Stored entries
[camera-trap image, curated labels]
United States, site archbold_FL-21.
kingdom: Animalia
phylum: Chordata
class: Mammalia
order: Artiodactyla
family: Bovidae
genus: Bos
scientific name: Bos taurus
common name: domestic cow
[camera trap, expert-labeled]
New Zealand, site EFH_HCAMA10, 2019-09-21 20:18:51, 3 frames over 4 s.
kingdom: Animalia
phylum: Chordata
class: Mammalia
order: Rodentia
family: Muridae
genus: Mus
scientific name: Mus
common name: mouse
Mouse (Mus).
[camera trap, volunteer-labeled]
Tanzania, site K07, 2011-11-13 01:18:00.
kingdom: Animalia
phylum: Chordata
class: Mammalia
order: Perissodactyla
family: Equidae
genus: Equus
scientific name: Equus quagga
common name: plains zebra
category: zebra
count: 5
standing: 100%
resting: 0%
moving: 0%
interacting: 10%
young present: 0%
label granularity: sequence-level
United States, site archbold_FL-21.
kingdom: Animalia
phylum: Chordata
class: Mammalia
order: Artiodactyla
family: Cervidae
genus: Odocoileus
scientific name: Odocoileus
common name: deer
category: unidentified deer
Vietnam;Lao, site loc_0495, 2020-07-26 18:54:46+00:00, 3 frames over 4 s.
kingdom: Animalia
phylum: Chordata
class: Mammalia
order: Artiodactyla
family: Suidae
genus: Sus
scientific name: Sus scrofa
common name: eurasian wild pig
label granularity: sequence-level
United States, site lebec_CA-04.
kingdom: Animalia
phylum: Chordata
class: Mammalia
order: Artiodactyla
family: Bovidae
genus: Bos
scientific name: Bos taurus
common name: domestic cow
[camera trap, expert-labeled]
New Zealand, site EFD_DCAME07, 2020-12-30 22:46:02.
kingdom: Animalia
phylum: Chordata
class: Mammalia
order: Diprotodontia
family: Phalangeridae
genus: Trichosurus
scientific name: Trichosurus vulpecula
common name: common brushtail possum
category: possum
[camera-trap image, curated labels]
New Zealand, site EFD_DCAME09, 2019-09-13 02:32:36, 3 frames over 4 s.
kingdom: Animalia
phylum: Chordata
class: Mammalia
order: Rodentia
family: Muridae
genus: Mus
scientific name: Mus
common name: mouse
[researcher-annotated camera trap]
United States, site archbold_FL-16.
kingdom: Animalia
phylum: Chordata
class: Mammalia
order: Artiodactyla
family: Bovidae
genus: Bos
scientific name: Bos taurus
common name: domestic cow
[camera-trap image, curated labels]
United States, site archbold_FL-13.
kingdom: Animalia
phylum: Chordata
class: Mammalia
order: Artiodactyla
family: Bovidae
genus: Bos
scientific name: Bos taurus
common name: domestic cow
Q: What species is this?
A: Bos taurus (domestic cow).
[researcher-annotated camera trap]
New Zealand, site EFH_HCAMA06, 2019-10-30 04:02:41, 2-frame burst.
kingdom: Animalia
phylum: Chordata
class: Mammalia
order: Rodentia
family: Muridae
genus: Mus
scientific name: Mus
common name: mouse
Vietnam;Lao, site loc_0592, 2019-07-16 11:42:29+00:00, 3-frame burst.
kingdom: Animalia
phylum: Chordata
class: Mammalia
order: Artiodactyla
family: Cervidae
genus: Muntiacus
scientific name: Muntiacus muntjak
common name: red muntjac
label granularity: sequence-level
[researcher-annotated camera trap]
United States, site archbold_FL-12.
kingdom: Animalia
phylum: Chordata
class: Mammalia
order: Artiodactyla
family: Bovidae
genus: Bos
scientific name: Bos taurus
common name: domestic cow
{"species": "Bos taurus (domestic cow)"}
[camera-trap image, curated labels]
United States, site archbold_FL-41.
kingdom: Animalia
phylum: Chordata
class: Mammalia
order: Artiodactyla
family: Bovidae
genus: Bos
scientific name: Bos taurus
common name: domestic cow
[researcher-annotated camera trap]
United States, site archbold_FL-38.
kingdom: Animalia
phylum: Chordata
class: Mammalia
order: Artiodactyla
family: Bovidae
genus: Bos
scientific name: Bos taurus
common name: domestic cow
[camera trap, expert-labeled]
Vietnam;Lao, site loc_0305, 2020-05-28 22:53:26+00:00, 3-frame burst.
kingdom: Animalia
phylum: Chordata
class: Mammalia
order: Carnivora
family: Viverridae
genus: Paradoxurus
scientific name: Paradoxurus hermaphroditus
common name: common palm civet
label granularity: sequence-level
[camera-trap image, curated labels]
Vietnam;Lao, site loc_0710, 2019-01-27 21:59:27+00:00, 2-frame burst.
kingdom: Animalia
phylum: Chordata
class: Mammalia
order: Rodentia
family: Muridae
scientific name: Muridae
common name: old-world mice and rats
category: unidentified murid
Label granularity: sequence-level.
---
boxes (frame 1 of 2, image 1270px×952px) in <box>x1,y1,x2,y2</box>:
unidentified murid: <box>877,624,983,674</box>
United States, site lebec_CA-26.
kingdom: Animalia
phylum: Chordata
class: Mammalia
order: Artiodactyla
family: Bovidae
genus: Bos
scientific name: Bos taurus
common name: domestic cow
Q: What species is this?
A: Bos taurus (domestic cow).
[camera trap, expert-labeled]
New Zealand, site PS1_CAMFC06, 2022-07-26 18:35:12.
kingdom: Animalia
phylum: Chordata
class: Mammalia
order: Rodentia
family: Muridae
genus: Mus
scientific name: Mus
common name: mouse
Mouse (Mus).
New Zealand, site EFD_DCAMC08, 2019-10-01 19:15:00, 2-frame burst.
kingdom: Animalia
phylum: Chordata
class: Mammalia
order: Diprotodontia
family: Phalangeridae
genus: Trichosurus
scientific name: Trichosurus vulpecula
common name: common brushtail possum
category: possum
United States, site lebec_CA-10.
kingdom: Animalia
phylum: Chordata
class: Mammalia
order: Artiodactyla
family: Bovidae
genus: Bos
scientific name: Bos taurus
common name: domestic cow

Instructions for the task: The full data, transcribed without change, is the expected answer.

Response area:
[camera-trap image, curated labels]
United States, site archbold_FL-21.
kingdom: Animalia
phylum: Chordata
class: Mammalia
order: Artiodactyla
family: Bovidae
genus: Bos
scientific name: Bos taurus
common name: domestic cow
[camera trap, expert-labeled]
New Zealand, site EFH_HCAMA10, 2019-09-21 20:18:51, 3 frames over 4 s.
kingdom: Animalia
phylum: Chordata
class: Mammalia
order: Rodentia
family: Muridae
genus: Mus
scientific name: Mus
common name: mouse
Mouse (Mus).
[camera trap, volunteer-labeled]
Tanzania, site K07, 2011-11-13 01:18:00.
kingdom: Animalia
phylum: Chordata
class: Mammalia
order: Perissodactyla
family: Equidae
genus: Equus
scientific name: Equus quagga
common name: plains zebra
category: zebra
count: 5
standing: 100%
resting: 0%
moving: 0%
interacting: 10%
young present: 0%
label granularity: sequence-level
United States, site archbold_FL-21.
kingdom: Animalia
phylum: Chordata
class: Mammalia
order: Artiodactyla
family: Cervidae
genus: Odocoileus
scientific name: Odocoileus
common name: deer
category: unidentified deer
Vietnam;Lao, site loc_0495, 2020-07-26 18:54:46+00:00, 3 frames over 4 s.
kingdom: Animalia
phylum: Chordata
class: Mammalia
order: Artiodactyla
family: Suidae
genus: Sus
scientific name: Sus scrofa
common name: eurasian wild pig
label granularity: sequence-level
United States, site lebec_CA-04.
kingdom: Animalia
phylum: Chordata
class: Mammalia
order: Artiodactyla
family: Bovidae
genus: Bos
scientific name: Bos taurus
common name: domestic cow
[camera trap, expert-labeled]
New Zealand, site EFD_DCAME07, 2020-12-30 22:46:02.
kingdom: Animalia
phylum: Chordata
class: Mammalia
order: Diprotodontia
family: Phalangeridae
genus: Trichosurus
scientific name: Trichosurus vulpecula
common name: common brushtail possum
category: possum
[camera-trap image, curated labels]
New Zealand, site EFD_DCAME09, 2019-09-13 02:32:36, 3 frames over 4 s.
kingdom: Animalia
phylum: Chordata
class: Mammalia
order: Rodentia
family: Muridae
genus: Mus
scientific name: Mus
common name: mouse
[researcher-annotated camera trap]
United States, site archbold_FL-16.
kingdom: Animalia
phylum: Chordata
class: Mammalia
order: Artiodactyla
family: Bovidae
genus: Bos
scientific name: Bos taurus
common name: domestic cow
[camera-trap image, curated labels]
United States, site archbold_FL-13.
kingdom: Animalia
phylum: Chordata
class: Mammalia
order: Artiodactyla
family: Bovidae
genus: Bos
scientific name: Bos taurus
common name: domestic cow
Q: What species is this?
A: Bos taurus (domestic cow).
[researcher-annotated camera trap]
New Zealand, site EFH_HCAMA06, 2019-10-30 04:02:41, 2-frame burst.
kingdom: Animalia
phylum: Chordata
class: Mammalia
order: Rodentia
family: Muridae
genus: Mus
scientific name: Mus
common name: mouse
Vietnam;Lao, site loc_0592, 2019-07-16 11:42:29+00:00, 3-frame burst.
kingdom: Animalia
phylum: Chordata
class: Mammalia
order: Artiodactyla
family: Cervidae
genus: Muntiacus
scientific name: Muntiacus muntjak
common name: red muntjac
label granularity: sequence-level
[researcher-annotated camera trap]
United States, site archbold_FL-12.
kingdom: Animalia
phylum: Chordata
class: Mammalia
order: Artiodactyla
family: Bovidae
genus: Bos
scientific name: Bos taurus
common name: domestic cow
{"species": "Bos taurus (domestic cow)"}
[camera-trap image, curated labels]
United States, site archbold_FL-41.
kingdom: Animalia
phylum: Chordata
class: Mammalia
order: Artiodactyla
family: Bovidae
genus: Bos
scientific name: Bos taurus
common name: domestic cow
[researcher-annotated camera trap]
United States, site archbold_FL-38.
kingdom: Animalia
phylum: Chordata
class: Mammalia
order: Artiodactyla
family: Bovidae
genus: Bos
scientific name: Bos taurus
common name: domestic cow
[camera trap, expert-labeled]
Vietnam;Lao, site loc_0305, 2020-05-28 22:53:26+00:00, 3-frame burst.
kingdom: Animalia
phylum: Chordata
class: Mammalia
order: Carnivora
family: Viverridae
genus: Paradoxurus
scientific name: Paradoxurus hermaphroditus
common name: common palm civet
label granularity: sequence-level
[camera-trap image, curated labels]
Vietnam;Lao, site loc_0710, 2019-01-27 21:59:27+00:00, 2-frame burst.
kingdom: Animalia
phylum: Chordata
class: Mammalia
order: Rodentia
family: Muridae
scientific name: Muridae
common name: old-world mice and rats
category: unidentified murid
Label granularity: sequence-level.
---
boxes (frame 1 of 2, image 1270px×952px) in <box>x1,y1,x2,y2</box>:
unidentified murid: <box>877,624,983,674</box>
United States, site lebec_CA-26.
kingdom: Animalia
phylum: Chordata
class: Mammalia
order: Artiodactyla
family: Bovidae
genus: Bos
scientific name: Bos taurus
common name: domestic cow
Q: What species is this?
A: Bos taurus (domestic cow).
[camera trap, expert-labeled]
New Zealand, site PS1_CAMFC06, 2022-07-26 18:35:12.
kingdom: Animalia
phylum: Chordata
class: Mammalia
order: Rodentia
family: Muridae
genus: Mus
scientific name: Mus
common name: mouse
Mouse (Mus).
New Zealand, site EFD_DCAMC08, 2019-10-01 19:15:00, 2-frame burst.
kingdom: Animalia
phylum: Chordata
class: Mammalia
order: Diprotodontia
family: Phalangeridae
genus: Trichosurus
scientific name: Trichosurus vulpecula
common name: common brushtail possum
category: possum
United States, site lebec_CA-10.
kingdom: Animalia
phylum: Chordata
class: Mammalia
order: Artiodactyla
family: Bovidae
genus: Bos
scientific name: Bos taurus
common name: domestic cow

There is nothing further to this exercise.